Cardiovascular Consequences of Obstructive Sleep Apnea

Does Obstructive Sleep Apnea Cause Cardiovascular Disease?

As our understanding of the prevalence and pathophysiology of obstructive sleep apnea (OSA) expands, so does the list of adverse consequences imposed by this disease on both health and quality of life. Of note, OSA has been identified as a significant cause of and/or contributor to cardiovascular disease.

OSA has been shown to increase the risk for hypertension, pulmonary vascular disease, ischemic heart disease, cerebral vascular accidents, congestive heart failure, and arrhythmias, independent of confounding or concomitant risk factors.[1-13] However, despite the growing body of evidence that links OSA to the development of cardiovascular disease, the true causal relationship remains controversial. Many risk factors for OSA are also known risk factors for cardiovascular disease, such as age, male gender, and obesity. In addition, OSA is associated with numerous conditions that are known to increase the risk for cardiac disease, such as diabetes mellitus and hypertension. Therefore, it is difficult to prove whether OSA independently causes cardiovascular disease.

Pathophysiology of Sleep-Disordered Breathing

Episodes of sleep-disordered breathing cause pathologic vascular changes and dysfunction, both of which can cause and contribute to cardiovascular disease, independent of confounding factors. The adverse effects that OSA imposes on cardiovascular function are thought to arise from several overlapping mechanisms. Apneic events, intermittent hypoxia, and the resulting arousals result in an increased sympathetic tone and endothelial dysfunction. This recurrent cycle of events ultimately leads to vasoconstriction and vascular remodeling, which in turn leads to the development of vascular and cardiac dysfunction.

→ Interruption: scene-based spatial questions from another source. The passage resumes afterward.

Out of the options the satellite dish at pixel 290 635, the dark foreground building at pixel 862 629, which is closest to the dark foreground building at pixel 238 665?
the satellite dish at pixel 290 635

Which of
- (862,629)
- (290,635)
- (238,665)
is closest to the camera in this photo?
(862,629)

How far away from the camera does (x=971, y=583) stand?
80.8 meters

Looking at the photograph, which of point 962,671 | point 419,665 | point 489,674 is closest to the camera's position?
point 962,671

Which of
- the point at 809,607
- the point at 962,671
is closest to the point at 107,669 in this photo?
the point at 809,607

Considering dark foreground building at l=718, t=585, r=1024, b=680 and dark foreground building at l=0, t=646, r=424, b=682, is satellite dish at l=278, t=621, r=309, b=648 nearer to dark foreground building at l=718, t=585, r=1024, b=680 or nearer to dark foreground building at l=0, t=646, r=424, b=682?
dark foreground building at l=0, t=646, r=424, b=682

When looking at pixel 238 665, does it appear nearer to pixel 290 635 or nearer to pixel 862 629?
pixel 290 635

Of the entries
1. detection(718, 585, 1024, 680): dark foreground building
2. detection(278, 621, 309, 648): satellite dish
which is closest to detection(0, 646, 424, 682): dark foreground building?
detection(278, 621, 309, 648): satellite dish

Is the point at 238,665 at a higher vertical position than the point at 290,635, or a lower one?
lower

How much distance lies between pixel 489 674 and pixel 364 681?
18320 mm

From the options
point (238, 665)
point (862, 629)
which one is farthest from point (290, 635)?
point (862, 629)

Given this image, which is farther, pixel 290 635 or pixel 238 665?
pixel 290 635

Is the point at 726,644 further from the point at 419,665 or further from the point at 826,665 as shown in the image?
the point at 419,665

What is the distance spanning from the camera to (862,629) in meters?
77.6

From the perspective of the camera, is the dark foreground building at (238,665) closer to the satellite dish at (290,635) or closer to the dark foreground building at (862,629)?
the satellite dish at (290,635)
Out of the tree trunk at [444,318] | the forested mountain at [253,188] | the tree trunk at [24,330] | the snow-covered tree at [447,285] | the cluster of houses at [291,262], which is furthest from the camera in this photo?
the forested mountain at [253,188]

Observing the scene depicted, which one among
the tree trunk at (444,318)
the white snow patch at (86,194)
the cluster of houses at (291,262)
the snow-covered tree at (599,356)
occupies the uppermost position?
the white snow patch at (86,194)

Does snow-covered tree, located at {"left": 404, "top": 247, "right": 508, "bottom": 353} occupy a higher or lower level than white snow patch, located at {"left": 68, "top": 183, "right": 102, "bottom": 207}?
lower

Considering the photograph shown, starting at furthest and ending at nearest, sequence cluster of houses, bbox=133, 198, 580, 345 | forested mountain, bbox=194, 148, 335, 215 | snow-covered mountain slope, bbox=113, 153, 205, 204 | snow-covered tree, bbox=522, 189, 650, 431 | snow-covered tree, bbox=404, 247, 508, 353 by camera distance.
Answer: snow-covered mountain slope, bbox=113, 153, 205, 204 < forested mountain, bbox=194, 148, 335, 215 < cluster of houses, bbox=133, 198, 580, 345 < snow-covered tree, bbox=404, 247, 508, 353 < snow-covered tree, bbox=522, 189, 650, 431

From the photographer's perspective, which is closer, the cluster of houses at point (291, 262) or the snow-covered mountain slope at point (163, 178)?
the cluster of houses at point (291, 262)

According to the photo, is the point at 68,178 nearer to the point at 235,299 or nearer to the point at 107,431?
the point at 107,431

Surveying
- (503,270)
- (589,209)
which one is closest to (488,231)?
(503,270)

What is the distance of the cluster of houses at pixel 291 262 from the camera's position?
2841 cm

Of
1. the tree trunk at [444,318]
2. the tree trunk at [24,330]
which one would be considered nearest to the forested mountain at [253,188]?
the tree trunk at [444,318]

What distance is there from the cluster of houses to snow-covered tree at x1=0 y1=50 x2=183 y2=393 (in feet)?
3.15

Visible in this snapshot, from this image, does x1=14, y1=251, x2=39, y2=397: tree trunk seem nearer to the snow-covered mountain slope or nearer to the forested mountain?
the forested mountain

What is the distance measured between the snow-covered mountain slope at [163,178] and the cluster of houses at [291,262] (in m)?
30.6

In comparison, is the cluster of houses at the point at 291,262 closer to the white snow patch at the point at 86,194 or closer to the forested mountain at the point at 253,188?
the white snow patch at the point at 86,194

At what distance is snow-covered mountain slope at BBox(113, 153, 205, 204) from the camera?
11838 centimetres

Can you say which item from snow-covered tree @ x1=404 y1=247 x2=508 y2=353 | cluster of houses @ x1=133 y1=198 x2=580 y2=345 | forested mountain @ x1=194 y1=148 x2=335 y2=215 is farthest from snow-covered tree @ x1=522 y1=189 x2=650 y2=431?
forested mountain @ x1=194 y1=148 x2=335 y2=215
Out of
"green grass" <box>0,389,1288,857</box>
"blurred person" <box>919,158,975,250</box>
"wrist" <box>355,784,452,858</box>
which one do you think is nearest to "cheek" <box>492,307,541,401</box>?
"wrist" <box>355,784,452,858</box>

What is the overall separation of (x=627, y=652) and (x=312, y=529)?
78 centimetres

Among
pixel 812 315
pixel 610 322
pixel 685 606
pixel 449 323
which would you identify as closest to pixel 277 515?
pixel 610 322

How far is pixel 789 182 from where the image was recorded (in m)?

Recurrent arousals resulting from episodic apneic episodes cause repetitive catecholamine surges and a marked increase in sympathetic tone. The increase in vascular sympathetic nerve activity and circulating catecholamines subsequently lead to increased peripheral vascular resistance, episodic elevations in nocturnal blood pressure, and propagation of atherosclerosis. Daytime hypertension develops secondary to the persistently elevated sympathetic state.[14] Intermittent hypoxia that follows these apneic events can further add to vascular dysfunction.[5,15] Hypoxic vasoconstriction and hypoxia-reperfusion oxidative stresses lead to vascular remodeling and the release of pro-inflammatory mediators such as cyclooxygenase-2, tissue necrosis factor-alpha, and interleukins, which ultimately cause vascular endothelium dysfunction and the development of arterial noncompliance.[16,17]

Hypertension
The causal link between OSA and systemic hypertension has been clearly established. Several studies have shown that sleep apnea increases the relative risk for hypertension, independent of other confounding factors.[1-4] In a cross-sectional analysis of more than 6000 patients, the Sleep Heart Health Study showed a linear relationship between mean systolic and diastolic blood pressures and OSA severity.[1] Likewise, the prevalence of hypertension linearly increased with the presence and severity of OSA.[1,2] A large Canadian population-based study found that each apneic event per hour increased the odds of hypertension by 1%, and each 10% reduction in nocturnal oxygen saturation increased the likelihood of hypertension developing by 13%.[2]

Approximately 50% of patients with OSA have hypertension, compared with only 30% of the general public. Because of the strength of evidence linking OSA with the development of hypertension, the seventh report of the Joint National Committee on Prevention, Detection, Evaluation, and Treatment of High Blood Pressure (JNC-VII) now lists sleep apnea as a significant cause of secondary hypertension.[3]